The foregoing paragraph explains the scenario that resulted in the extreme
dimorphism of the early hominids. The males were first affected by this
phenomenon. The larger males reproduced at the expense of smaller males.
Breast development is directly tied to the production of DHEA, and, in
females, DHEA is directly tied to ovarian function.  (Again, supporting
citations are at my website.) This means that the breast can also signal
sexual maturity.  Since females also compete for males, the breast developed
as a sexual signal in these hominids that were losing their hair and genital
sexual displays, and increasing in sexual drive. The musculature is a
testosterone target tissue. The increases in testosterone increased the
strength of the legs, and most importantly, the strength of the gluteus
muscles. "Its [gluteus maximus] large size is one of the most characteristic
features of the muscular system in man, connected as it is with the power he
has of maintaining the trunk in the erect posture." (Gray's Anatomy, 1966,
page 500)  The females eventually began upright bipedal locomotion, because
the ones that could do this and display their breasts were more attractive.
The human breast is the only breast used for sexual attraction. All this
requires is increased strength in the muscles of primates used for upright
bipedality. Over many years of increasing testosterone, these changes in
musculature would be followed simultaneously with plastic changes in the
bones, hence, fossils. These phenomena occurred prior to the development of
the large brain.  That is, upright, bipedal locomotion occurred as a result
of increases in testosterone in early hominids without any pressure to
develop larger brains.   I suggest increases in testosterone in hominids
over time were directly involved in reduced hair, reduced labial display,
and increased importance of the female breast as the primary sexual
attractor, then increased strength of muscles used for upright stance, all
of which combined to produce upright, bipedal locomotion.

Experimental Support

My explanation of biped locomotion suggests that increased testosterone in
hominids reduces hair and DHEA increases hair.  Chimps produce more DHEA,
but less testosterone; chimps produce much more hair.  This is also found in
humans.  DHEA is significantly increased in women who exhibit increased body
hair growth (Contraception 1993; 48: 47).  Also, increased body hair of
Caucasian men compared to Chinese men is due to significantly increased
levels of DHEA, while testosterone levels did not differ (J Clin Endocrinol
Metab 1991; 72; 1242).  So, if I am correct that hair is increased by DHEA,
but reduced by testosterone, then reducing testosterone should increase hair
production.  (The effects of testosterone on hair growth is due to its
conversion product, dihydrotestosterone.)

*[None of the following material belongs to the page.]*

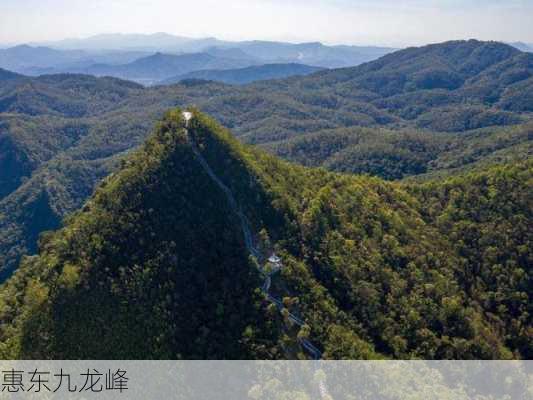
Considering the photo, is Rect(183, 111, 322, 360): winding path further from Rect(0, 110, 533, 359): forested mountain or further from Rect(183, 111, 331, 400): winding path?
Rect(0, 110, 533, 359): forested mountain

Finasteride reduces conversion of testosterone into dihydrotestosterone, so
finasteride reduces the effects of testosterone.  In one study of the
effects of finasteride production on numerous hormones, the conversion of
testosterone into dihydrotestosterone was reduced 60% after three months
treatment while there was no significant change in DHEA (Steroids 1998; 63:
208).  In two studies of finasteride in macaques, finasteride reduced the
production of dihydrotestosterone and this increased hair production (J Clin
Endocrinol Metab 1994; 79: 991 and J Clin Endocrinol Metab 1992; 74: 345).
The brand name of finasteride that is used in human males is “Proscar.”
Proscar is currently being marketed as an anti-balding remedy.